Pourquoi le retour de Laurent Gbagbo est-il tant attendu ?

La campagne qui s'achèvera le 4 mars s'ouvre alors que ses partisans attendent avec impatience le retour en Côte d'Ivoire de Laurent Gbagbo, annoncé par son parti « mi-mars ». Arrêté en avril 2011 après une violente crise post-électorale ayant fait quelque 3 000 morts, il avait été transféré à la Cour pénale internationale (CPI) de La Haye pour y être jugé pour crimes contre l'humanité. Acquitté en janvier 2019, il vit depuis à Bruxelles dans l'attente d'un éventuel appel de la procureure de la CPI, Fatou Bensouda.
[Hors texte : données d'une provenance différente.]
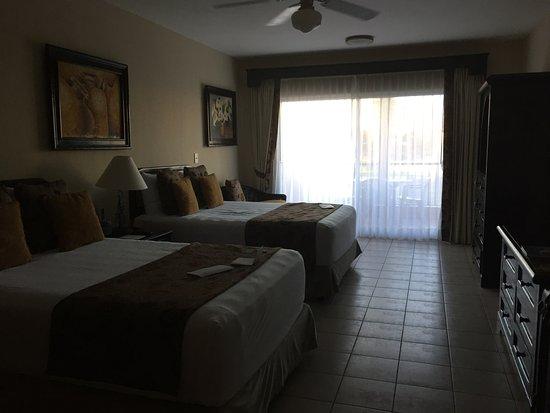 Villa Del Palmar Beach Resort U0026 Spa Los Cabos: Timeshare Promo Room.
La CPI a autorisé Laurent Gbagbo à quitter la Belgique si le pays où il souhaite se rendre accepte de le recevoir. Alassane Ouattara a assuré à plusieurs reprises qu'il était favorable à ce retour qui se fait cependant toujours attendre. Comment le RHDP se mobilise-t-il ?

Dans quel contexte vont se tenir ces élections ?

La participation du FPI pro-Gbagbo et du PDCI fait suite à une amorce de dialogue entre Henri Konan Bédié et le président Alassane Ouattara, ainsi qu'à des gestes d'apaisement du pouvoir, dont la libération conditionnelle de plusieurs opposants arrêtés après la présidentielle du 31 octobre 2020.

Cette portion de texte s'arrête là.